# Re-purposing A Turret Lathe Knurling Head



## ksierens (Mar 31, 2016)

I picked up a Warner & Swasey M-940 knurling head form a shop closing for like nothing, and was able to adapt it to my Craftsman 101.21200 lathe.  I cut off the shank up into the body to the 1.625" bore and made an adapter out of aluminum to fit my quick change tool post set at the right height to center it.  Wanted to post some pictures here in case other happen to come across one, so they know that they can be reused.

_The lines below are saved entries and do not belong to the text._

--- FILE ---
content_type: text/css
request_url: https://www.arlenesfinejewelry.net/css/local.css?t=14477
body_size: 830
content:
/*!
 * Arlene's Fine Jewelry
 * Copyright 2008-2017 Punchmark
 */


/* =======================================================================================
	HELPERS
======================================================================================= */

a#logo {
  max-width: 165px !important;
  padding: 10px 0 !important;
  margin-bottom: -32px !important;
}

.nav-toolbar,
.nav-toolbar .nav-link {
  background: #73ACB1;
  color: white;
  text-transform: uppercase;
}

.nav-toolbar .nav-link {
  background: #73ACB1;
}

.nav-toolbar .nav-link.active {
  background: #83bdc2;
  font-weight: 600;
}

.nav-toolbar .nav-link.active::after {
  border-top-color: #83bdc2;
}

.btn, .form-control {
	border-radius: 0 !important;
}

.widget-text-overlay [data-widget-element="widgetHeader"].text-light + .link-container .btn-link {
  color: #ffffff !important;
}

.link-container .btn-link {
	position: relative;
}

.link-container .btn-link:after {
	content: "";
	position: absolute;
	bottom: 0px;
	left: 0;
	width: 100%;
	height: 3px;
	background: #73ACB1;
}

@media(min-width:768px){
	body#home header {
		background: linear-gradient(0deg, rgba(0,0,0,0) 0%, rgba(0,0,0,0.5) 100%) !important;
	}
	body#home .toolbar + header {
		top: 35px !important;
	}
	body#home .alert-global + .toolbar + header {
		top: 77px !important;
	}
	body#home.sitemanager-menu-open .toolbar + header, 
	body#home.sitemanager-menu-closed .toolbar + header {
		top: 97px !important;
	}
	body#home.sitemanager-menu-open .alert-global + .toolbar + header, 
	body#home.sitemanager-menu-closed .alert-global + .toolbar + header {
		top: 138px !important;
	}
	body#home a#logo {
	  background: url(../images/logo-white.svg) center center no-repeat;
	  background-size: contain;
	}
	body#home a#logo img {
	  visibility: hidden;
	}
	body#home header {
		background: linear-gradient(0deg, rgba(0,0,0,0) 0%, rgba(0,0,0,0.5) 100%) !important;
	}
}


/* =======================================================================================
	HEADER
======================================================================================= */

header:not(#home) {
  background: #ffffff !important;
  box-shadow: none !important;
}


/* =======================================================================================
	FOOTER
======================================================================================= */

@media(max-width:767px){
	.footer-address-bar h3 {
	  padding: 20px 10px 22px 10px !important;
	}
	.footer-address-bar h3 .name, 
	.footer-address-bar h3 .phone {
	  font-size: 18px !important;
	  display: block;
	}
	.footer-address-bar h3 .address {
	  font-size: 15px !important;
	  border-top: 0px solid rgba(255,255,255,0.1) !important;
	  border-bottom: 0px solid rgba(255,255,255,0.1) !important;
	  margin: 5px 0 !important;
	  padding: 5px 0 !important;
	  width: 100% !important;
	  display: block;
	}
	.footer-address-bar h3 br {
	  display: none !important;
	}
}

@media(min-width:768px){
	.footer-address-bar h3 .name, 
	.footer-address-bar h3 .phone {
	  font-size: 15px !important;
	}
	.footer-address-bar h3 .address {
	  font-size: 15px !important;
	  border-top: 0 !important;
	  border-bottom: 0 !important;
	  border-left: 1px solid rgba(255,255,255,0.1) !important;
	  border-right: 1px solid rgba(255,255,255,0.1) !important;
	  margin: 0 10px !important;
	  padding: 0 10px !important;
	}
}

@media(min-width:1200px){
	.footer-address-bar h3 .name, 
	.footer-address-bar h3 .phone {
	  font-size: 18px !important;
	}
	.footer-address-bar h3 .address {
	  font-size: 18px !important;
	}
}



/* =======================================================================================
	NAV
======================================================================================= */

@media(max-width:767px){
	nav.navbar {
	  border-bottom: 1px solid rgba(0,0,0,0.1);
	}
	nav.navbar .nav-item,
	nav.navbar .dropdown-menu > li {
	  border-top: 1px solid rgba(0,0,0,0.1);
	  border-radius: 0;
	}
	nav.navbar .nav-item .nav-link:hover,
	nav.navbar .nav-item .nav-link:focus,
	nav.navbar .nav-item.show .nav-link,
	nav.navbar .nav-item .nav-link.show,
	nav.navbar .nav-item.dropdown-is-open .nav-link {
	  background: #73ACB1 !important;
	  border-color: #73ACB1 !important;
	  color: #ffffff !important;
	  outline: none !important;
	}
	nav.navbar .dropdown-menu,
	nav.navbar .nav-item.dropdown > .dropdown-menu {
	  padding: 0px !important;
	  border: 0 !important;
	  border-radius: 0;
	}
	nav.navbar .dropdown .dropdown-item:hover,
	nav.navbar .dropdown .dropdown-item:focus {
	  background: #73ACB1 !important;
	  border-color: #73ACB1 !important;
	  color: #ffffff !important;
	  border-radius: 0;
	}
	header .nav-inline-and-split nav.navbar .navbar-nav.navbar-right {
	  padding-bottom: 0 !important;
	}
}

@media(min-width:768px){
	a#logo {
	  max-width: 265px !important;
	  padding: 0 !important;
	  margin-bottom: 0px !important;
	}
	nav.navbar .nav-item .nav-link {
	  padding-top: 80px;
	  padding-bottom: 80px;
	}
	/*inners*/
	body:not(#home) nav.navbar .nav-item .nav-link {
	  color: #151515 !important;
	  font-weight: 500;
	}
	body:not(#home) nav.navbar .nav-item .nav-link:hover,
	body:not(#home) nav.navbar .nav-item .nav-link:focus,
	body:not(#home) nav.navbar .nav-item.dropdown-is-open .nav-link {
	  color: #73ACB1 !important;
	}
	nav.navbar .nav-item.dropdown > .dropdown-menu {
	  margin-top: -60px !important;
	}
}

Now I can knurl up to 1 1/2" without putting any stress on the little lathe.


----------



## Silverbullet (Mar 31, 2016)

I like it , I just picked up a large knurling tool holder from a turret lathe . Your set up is perfect , I was going to try to set it up off the tail stock , but this is much better. My tool holder for knurling must way 30 lbs. but I luckily won it on eBay at a little more then a dollar a pound , the best part it's brand new . 
Sometimes I get almost lucky but the deal was good , now I want to get a die head and die sets. . yupp nice job. thanks for sharing .


----------



## seasicksteve (Apr 1, 2016)

Now that got me thinking. I have a similar knurling tool and a 5C collet toolholder for my aloris toolpost. I should be able to connect the two items and try it out. Thanks for the inspiration


----------